**DOCUMENT EXTRACT:**
= = = = =
Purpose of the Study:

  • To develop a method for synthesizing ordered arrays of chemically defined metal clusters.
  • To create a novel organometallic framework using pre-assembled palladium-3 (Pd3) clusters.
  • To investigate the structural, stability, and catalytic properties of the resulting framework.

Main Methods:

  • Facile synthesis of a {Pd3} cluster-based organometallic framework (Pd3-MOF) via ligand exchange polymerization.
  • Utilizing ditopic isocyanide ligands for framework assembly.
  • Structure determination using continuous rotation 3D electron diffraction (3D-ED) to ~1.0 Å resolution.

Main Results:

  • Successful synthesis of a 2D coordination network, Pd3-MOF, from molecular triangulo-Pd3(CNXyl)6 clusters.
  • Unambiguous structural determination of the nanocrystalline organometallic polymer using 3D-ED.
  • Pd3-MOF exhibits Pd(0)3 cluster nodes with high thermal and aerobic stability.
  • Demonstrated catalytic activity of Pd3-MOF in hydrogenation reactions.

Conclusions:

  • The study demonstrates a viable approach to creating ordered arrays of metal clusters by tethering them into polymeric networks.
  • Pd3-MOF represents a stable, catalytically active material with potential for precise control over metal nanoparticle assembly.
  • This work opens avenues for utilizing molecular metal clusters as building blocks for advanced nanomaterials.
= = = = =
**WORK TASK:** Return the part of the Pd3 framework summary that begins at the words "Purpose of the" and stops after "palladium-3 (Pd3) clusters.", copied word for word. You won't need the records for anything here.

**RAW DATA:**
= = = = =
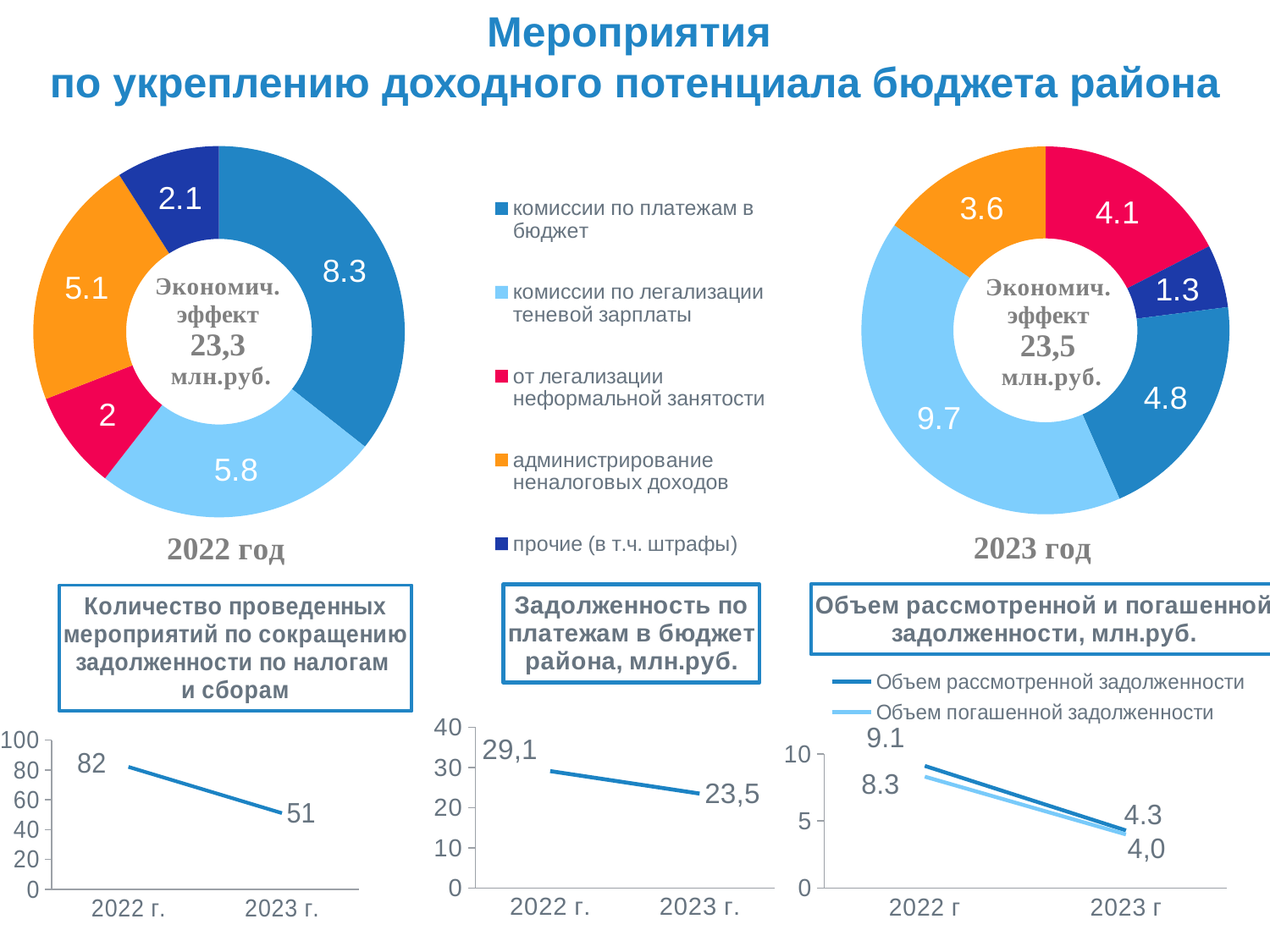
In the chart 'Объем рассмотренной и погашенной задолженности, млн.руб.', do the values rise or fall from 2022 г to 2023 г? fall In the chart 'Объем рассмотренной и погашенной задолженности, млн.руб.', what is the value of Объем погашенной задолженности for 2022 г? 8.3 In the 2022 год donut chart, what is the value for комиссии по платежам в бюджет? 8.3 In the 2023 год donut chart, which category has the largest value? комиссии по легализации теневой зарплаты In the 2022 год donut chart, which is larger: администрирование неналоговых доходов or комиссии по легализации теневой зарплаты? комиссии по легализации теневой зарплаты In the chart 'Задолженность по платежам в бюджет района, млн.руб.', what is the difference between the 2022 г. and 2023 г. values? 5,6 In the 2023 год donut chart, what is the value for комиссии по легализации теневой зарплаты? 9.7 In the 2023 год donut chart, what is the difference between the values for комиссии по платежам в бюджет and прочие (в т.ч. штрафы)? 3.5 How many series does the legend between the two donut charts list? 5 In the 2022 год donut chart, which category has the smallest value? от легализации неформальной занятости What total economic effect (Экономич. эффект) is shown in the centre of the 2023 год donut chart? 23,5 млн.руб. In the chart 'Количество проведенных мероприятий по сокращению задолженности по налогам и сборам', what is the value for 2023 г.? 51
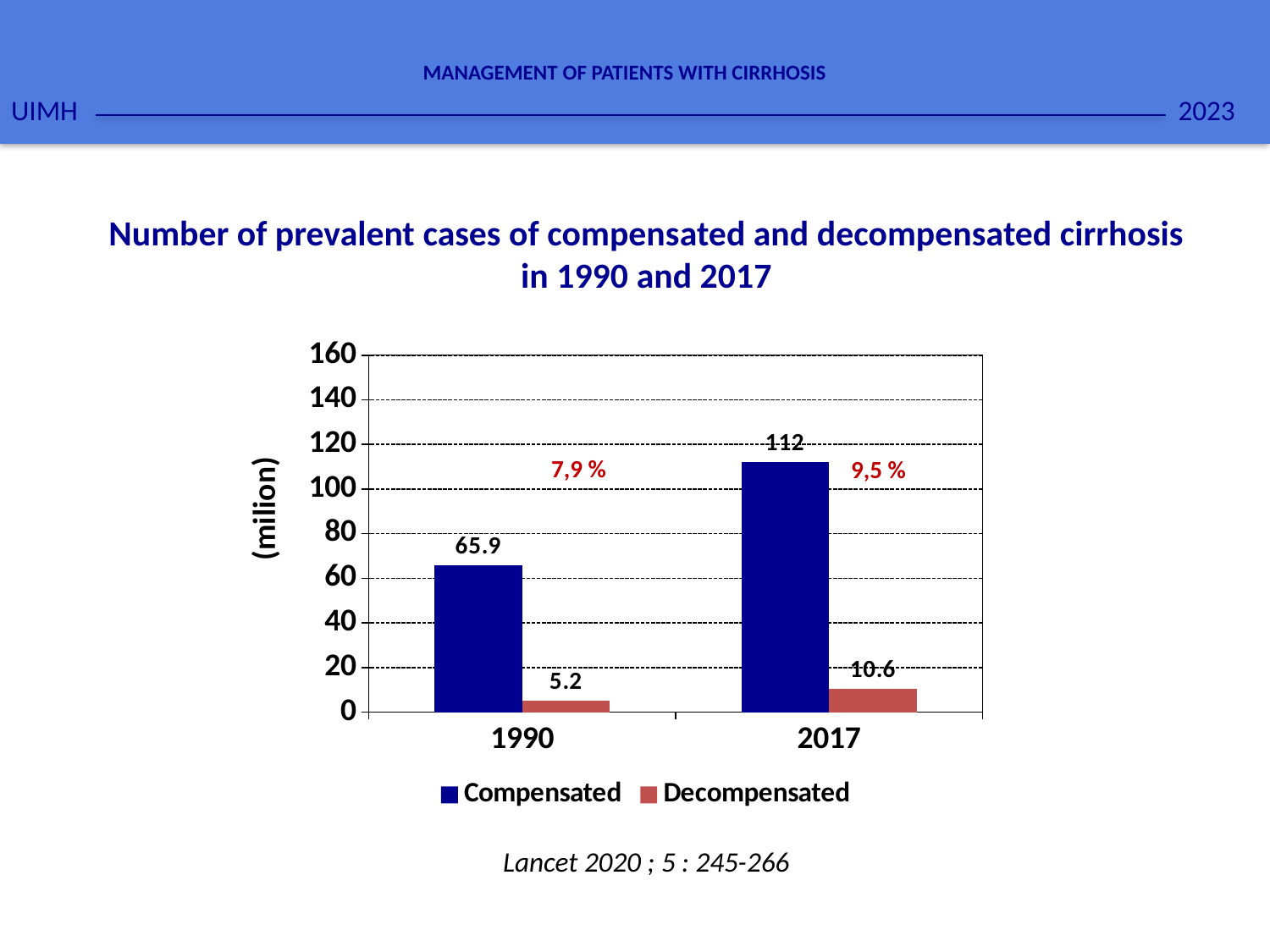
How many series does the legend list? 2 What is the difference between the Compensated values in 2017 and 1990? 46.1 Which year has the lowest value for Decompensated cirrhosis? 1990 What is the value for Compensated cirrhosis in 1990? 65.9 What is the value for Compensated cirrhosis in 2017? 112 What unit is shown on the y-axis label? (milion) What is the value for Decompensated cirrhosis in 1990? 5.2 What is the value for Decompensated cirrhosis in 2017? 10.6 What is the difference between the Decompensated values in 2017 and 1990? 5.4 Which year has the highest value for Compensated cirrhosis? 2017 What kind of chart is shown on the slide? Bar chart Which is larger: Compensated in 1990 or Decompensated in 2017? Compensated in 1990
= = = = =
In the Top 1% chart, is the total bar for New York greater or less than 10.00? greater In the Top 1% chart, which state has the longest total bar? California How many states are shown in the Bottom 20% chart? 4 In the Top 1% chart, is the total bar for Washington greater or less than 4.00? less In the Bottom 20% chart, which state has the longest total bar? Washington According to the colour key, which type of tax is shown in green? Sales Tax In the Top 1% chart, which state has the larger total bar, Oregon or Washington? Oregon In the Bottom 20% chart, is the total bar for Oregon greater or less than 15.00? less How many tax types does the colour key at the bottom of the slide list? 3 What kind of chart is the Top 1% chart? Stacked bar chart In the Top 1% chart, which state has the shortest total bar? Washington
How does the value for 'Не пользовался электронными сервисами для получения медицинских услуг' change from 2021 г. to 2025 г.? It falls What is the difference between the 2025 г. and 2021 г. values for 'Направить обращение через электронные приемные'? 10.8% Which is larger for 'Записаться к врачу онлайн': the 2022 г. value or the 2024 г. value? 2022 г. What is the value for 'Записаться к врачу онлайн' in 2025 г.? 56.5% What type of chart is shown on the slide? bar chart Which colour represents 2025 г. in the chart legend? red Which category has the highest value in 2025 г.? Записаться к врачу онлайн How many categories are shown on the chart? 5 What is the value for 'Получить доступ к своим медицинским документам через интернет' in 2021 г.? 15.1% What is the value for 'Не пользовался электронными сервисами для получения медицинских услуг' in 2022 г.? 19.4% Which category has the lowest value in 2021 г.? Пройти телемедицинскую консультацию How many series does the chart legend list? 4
= = = = =
**OUTPUT OF THE TASK:**
Purpose of the Study:

  • To develop a method for synthesizing ordered arrays of chemically defined metal clusters.
  • To create a novel organometallic framework using pre-assembled palladium-3 (Pd3) clusters.